En ce qui concerne les situations répétitives ou chroniques d’exposition, on constate une progression notable des doses dans le domaine de l’imagerie médicale à l’échelle mondiale, en particulier
dans les pays les plus industrialisés, notamment du fait de l’usage du scanner et du dépistage radiologique. Afin de maîtriser cette progression, l’application des principes de justification et
d’optimisation doit être renforcée. En particulier, le guide du bon usage des examens d’imagerie médicale, révisé et disponible sur Internet, sera promu auprès des médecins demandeurs d’examens.
Parallèlement, le parc des appareils d’IRM devra être développé pour que la substitution au scanner puisse être effective dans les indications spécifiques.
Toutes ces évolutions accroissent le besoin de physiciens médicaux en raison de leur rôle essentiel dans l’optimisation des techniques et l’assurance de la qualité mais aussi dans le
développement de la culture de radioprotection.

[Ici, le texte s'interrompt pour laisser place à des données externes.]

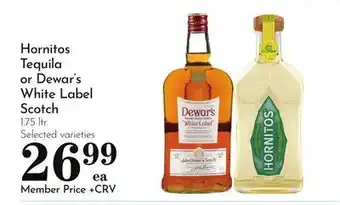 Pavilions Hornitos Tequila or Dewar's White Label Scotch offer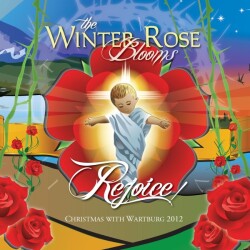 Christmas with Wartburg 2012: The Winter Rose Blooms, Rejoice! Album Cover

Depuis plusieurs années, l’ASN souligne que leur nombre et leur place sont à renforcer, y compris en imagerie médicale où des besoins importants
sont à couvrir. La profession de physicien médical doit être reconnue, ce qui nécessite au plan réglementaire une clarification de ses responsabilités en matière de radioprotection et de sécurité
des soins.
Pour ce qui concerne les expositions à la radioactivité naturelle, le radon induit un risque de cancer du poumon après inhalation chronique. L’ASN participe à la mise en œuvre du plan national
d’actions 2011-2015 structuré autour de cinq grands axes, notamment la réduction de l’exposition dans l’habitat.
Enfin le phénomène de radiosensibilité individuelle, bien connu des radiothérapeutes et lié à des anomalies génétiques de la signalisation et de la réparation des lésions de l’ADN, pourrait
également se manifester à des doses plus faibles ; il concernerait environ 10 % de la population dont la sensibilité aux doses reçues serait multipliée par un facteur pouvant aller jusqu’à 5.
Gestion pérenne des déchets : débattre pour décider
Dans le domaine du contrôle de la gestion des déchets radioactifs, l’ASN, conjointement avec la Direction générale de l’énergie et du climat (DGEC) dans le cadre d’un groupe de travail
pluraliste, a établi le Plan national de gestion des matières et des déchets radioactifs (PNGMDR) pour la période 2013-2015, qui a été transmis au Parlement en décembre 2012. Le PNGMDR est un
élément essentiel de la gestion des déchets, puisqu’il vise à s’assurer de l’existence de filières de gestion sûres pour chaque catégorie de matières et de déchets radioactifs, à identifier les
besoins prévisibles d’installations d’entreposage et de stockage et à définir l’ensemble des actions à mener pour que ces besoins soient satisfaits le plus rapidement possible.
L’ASN souligne à cet égard l’importance du débat public relatif au projet de stockage en couche géologique profonde des déchets de haute ou de moyenne activité à vie longue programmé en 2013.
Cette échéance est une étape indispensable pour la mise en place d’une solution pérenne de gestion, dans le respect des objectifs de sûreté et du calendrier de la loi du 28 juin 2006 de programme
relative à la gestion durable des matières et déchets radioactifs.
Parallèlement, l’ASN continuera de travailler avec les Autorités de sûreté étrangères sur la sûreté d’un tel stockage, notamment pour les questions relatives à la réversibilité.